*** Opening of Text section ***
Sunday, March 22, 2015

Horror Watch: The Abominable Dr. Phibes (1971)

After visiting Austin's Sfanthor! sci-fi/fantasy/horror shop and classic horror wax museum, I began pondering the fact that I'm probably more familiar with Vincent Price as the amiable but possibly murderous roles in noir films like Laura and His Kind of Woman.  But I quite like House on Haunted Hill and House of Wax.  I've been aware of the cult following for The Abominable Dr. Phibes since I watched a few minutes of it on the TV at Vulcan Video circa 2001.  But, it just never crossed my path.

Despite promises to do otherwise (and go full in on a BluRay set), I picked up a cheaply priced DVD boxed set that included Dr. Phibes and which I'll, no doubt, be bothering you guys with for a while.

This movie is British set and produced, but for international appeal, they cast Price as our lead villain and one of my favorite actors of his generation, Joseph Cotten as one of the guys on Phibes' trail.

I find British horror extremely strange, but only in that each time I need to cast aside my usual notions of horror.  It always looks like it was shot with every light in the room turned on and goes for color in a way that's contrary to American ideas on the topic,  which, to this day reflects the black & white roots of horror and the German Expressionist influence.  What might be in a long shadow or what we can't see is as important (or more so) than what we can peep.

From the Hammer school, it's more about the horror of the idea.  We're going to see Dr. Frankenstein toiling and being a jack-ass to everyone.  Or we're going to get a pretty good idea of what a fiend Dracula might be because there he is with blood on his face.  Or, when they figure out  Gorgon is killing all those people, we full on see the Gorgon show up.  The slow reveal is a sort of non-standard thing here.  It's just different.

Phibes is just about a weird dude who works out the fact that medical malpractice may not have been a thing yet in 1920's England by going after the medical team that failed to save the life of his wife.  And because he's a fun guy, he decides to make a theme serial killing, by choosing one of the 10 plagues as a manner of death for each of the victims.  So, you know, we get bats for some reason at the beginning of the movie.
*** Close of Text section ***
*** Opening of Entries supplied ***
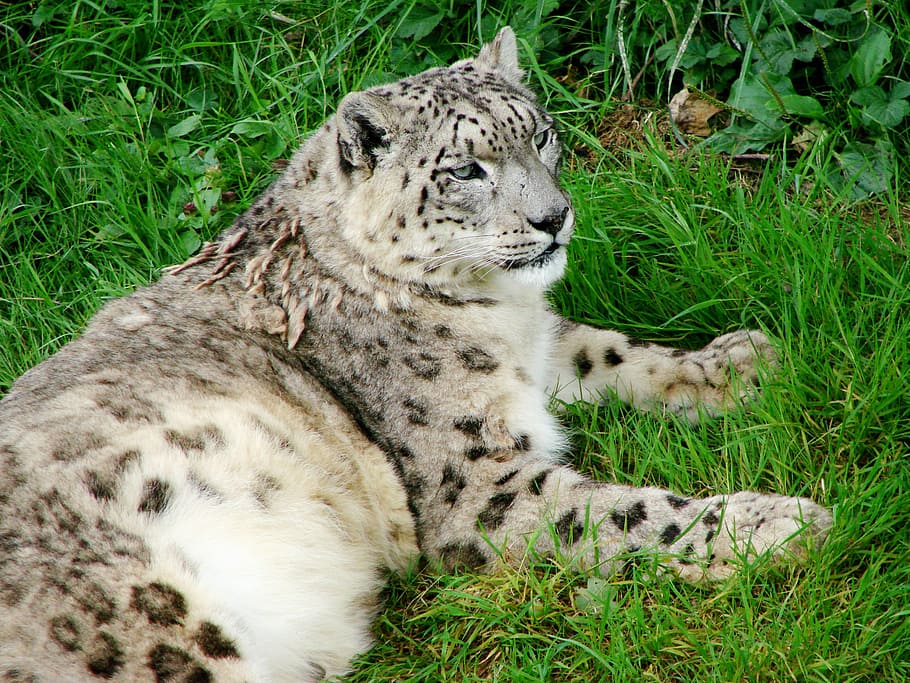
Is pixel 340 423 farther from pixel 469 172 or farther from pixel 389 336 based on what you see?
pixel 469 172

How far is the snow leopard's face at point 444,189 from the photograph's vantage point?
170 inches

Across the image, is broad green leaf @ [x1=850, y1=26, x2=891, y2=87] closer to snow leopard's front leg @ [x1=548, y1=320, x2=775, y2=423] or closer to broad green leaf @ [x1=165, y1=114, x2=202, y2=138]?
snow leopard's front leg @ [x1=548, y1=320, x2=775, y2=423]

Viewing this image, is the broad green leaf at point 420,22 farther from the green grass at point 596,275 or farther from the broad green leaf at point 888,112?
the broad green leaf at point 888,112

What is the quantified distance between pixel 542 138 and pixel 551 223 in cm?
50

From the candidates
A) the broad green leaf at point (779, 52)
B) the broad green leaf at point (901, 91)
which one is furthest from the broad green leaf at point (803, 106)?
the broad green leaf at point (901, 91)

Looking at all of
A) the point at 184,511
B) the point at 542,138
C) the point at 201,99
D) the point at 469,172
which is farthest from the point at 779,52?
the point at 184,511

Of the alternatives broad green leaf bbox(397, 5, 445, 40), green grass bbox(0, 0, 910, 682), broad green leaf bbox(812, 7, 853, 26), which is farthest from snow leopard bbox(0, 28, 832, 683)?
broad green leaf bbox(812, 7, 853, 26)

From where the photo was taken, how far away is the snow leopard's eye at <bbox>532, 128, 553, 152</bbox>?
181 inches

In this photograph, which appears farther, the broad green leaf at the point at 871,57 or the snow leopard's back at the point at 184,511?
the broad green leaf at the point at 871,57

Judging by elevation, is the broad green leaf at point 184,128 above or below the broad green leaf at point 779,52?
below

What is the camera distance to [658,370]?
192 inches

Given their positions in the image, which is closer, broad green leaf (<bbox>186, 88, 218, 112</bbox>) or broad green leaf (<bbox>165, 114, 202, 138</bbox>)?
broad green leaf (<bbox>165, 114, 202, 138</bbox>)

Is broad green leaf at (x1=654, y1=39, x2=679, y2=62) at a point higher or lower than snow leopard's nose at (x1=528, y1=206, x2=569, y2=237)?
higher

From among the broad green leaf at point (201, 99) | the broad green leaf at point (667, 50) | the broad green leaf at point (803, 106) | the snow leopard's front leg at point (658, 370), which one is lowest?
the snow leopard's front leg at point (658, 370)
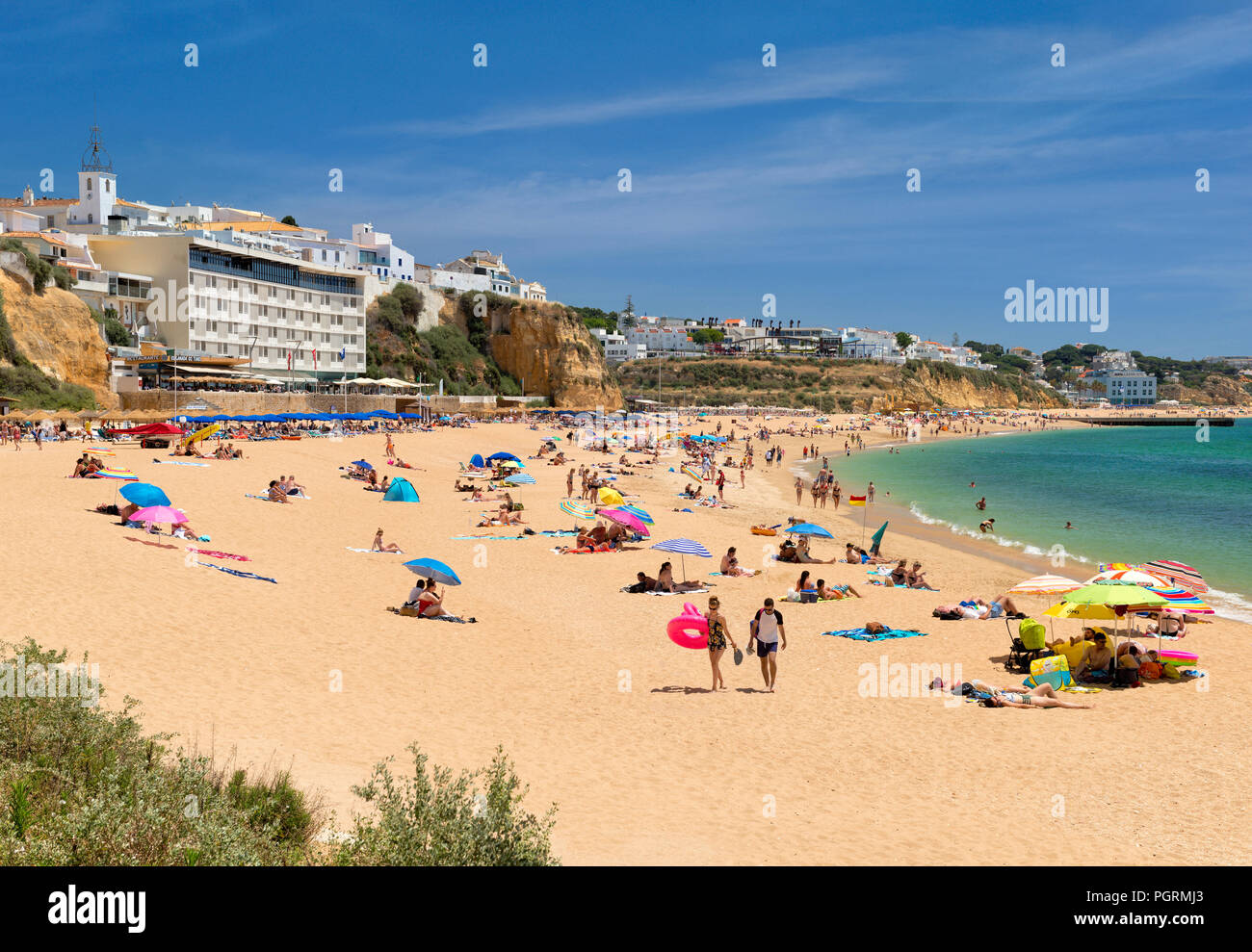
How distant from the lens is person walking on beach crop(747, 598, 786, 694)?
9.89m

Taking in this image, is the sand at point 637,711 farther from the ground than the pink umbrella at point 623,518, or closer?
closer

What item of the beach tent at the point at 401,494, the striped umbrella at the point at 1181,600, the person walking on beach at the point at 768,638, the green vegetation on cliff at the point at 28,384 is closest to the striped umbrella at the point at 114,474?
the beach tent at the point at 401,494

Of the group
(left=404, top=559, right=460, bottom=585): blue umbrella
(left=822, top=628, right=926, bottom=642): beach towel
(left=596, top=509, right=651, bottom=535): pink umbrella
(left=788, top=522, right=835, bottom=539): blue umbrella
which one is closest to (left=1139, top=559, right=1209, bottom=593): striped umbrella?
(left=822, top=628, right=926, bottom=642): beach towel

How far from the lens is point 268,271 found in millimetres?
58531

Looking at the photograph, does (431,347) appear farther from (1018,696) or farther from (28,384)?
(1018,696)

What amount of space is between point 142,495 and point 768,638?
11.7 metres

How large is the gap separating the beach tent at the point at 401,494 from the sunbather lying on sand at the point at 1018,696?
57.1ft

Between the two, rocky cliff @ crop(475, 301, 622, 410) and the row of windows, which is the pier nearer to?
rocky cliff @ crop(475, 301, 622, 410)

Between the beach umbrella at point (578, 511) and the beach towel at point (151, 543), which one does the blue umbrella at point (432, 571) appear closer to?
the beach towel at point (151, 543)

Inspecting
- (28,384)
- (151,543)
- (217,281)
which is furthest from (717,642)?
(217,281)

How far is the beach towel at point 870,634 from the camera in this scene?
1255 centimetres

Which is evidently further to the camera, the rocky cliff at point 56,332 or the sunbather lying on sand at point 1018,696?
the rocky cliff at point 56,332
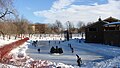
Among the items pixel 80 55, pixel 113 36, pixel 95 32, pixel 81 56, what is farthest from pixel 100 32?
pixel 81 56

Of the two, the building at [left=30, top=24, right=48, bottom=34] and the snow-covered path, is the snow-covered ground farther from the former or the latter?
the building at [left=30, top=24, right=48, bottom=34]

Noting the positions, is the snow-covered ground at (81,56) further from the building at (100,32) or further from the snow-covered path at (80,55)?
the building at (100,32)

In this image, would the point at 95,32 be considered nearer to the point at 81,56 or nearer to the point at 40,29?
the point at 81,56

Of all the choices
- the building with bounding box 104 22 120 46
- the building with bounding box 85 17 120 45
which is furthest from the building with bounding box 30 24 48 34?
*** Close of Entries supplied ***
• _Using the information_
**a)** In the Dr. Phibes review, where and when did the writer first watch a few minutes of the film?
**b)** According to the Dr. Phibes review, why did this British-produced film cast Vincent Price as its lead villain?
**c)** Pick up the Dr. Phibes review after its last sentence and keep writing.
This data has no connection to the text.

• _Answers below_
**a)** On the TV at Vulcan Video, around 2001.

**b)** Price was cast for international appeal. Joseph Cotten was cast for the same reason, as one of the men on Phibes' trail.

**c)**
I'm making light, but it's actually all pretty intense.  The stuffy lawmen of Scotland Yard beging looking for a pattern after the second bizarre murder, and can't quite keep up as Dr. Phibes' meticulous plans go like clockwork, each member of the medical team killed in new and grisly ways (my favorite was the frog mask) tied loosely to the plagues.

It's hard not to see movies like Saw as the heirs to the Phibes throne, but I'm more like to point to Seven as the more appropriate successor.  Religious symbolism, baffled lawmen, a series of murders...  There have been others, but that's the one that popped most immediately to mind.

It's a bizarrely surreal movie from the first scene of Phibes on his organ and with his clockwork orchestra.  The plot is light enough to allow for these over the top flourishes that make Phibes truly a memorable villain.

The movie also stars an aging Joseph Cotten, who puts a surprising bit of energy into a role as one of the doctors Phibes will be targeting and helps to unravel the mystery.

I don't want to talk too much about it, because there's so much going on with the movie, but I think y'all should just check it out.  It certainly held up to the hype.